Финголфин был погружён в глубокое беспамятство. Его тело восстановилось, но Майрон подозревал, что от удара, которым Мелькор свалил короля, пострадал не только позвоночник, но и мозг. Финголфин дышал, но не реагировал на свет и звуки. Сначала Майрон говорил себе, что Мелькору всё равно не будет от него никакой пользы — он, безусловно, захочет допрашивать и мучить того, кто находится в сознании. Потом Майрон всё больше и больше начал понимать, как ему отвратительна мысль о том, что Мелькор может сделать с Финголфином. Он не для того тратил годы, чтобы Мелькор — как он любил это делать — сломал всё в одну секунду. Майрона чем дальше, тем больше удивляло, как Мелькор, будучи вечным и бессмертным, ухитряется делать только то, что ему хочется делать в данный момент.

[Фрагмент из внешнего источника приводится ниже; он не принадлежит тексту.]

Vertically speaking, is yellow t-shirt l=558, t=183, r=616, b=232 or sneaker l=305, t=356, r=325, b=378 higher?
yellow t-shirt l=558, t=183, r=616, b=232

Однажды он взял в комнату, где лежал Финголфин, обломок надписи с Иллуина.

— Если бы ещё я был среди них, когда придумывали этот язык, — сказал он на валарине, — я мог бы догадаться, что они записали, как…

Финголфин застонал и что-то проговорил — совсем тихо.

— Если бы я был тут, когда придумывали этот язык, — медленно повторил Майрон, — я мог бы догадаться…

— Фэанаро… — сказал Финголфин. — Фэанаро, но ты же знаешь валарин. Лучше нас всех. Ты обязательно всё поймёшь…

В тот день Майрон понял — Финголфин слышит его, когда он говорит на валарине, и при этом он принимает его за Феанора. Причины этого он пока понять не мог; он подумал, что Финголфин, хотя и понимает валарин, привык воспринимать его только как нечто, чем занимается Феанор, поскольку сам не осмеливался общаться с Валар на их языке. Сначала это объяснение устраивало его, но потом он начал подозревать, что всё не так просто. Пользуясь тем же способом, ему удалось разбудить сознание у Аракано, говоря с ним голосом Финголфина. Постепенно он научился и говорить с Финголфином голосом Феанора на квенья так, чтобы он и тут принимал его за брата; это было сложно, поскольку собственного голоса, говоря на валарине, он не слышал, и ему ни разу не пришлось беседовать с самим Феанором. В этом ему значительно помог и составленный Квеннаром словарь — и сам Квеннар, бывший учеником Феанора, хотя он делал это и весьма неохотно.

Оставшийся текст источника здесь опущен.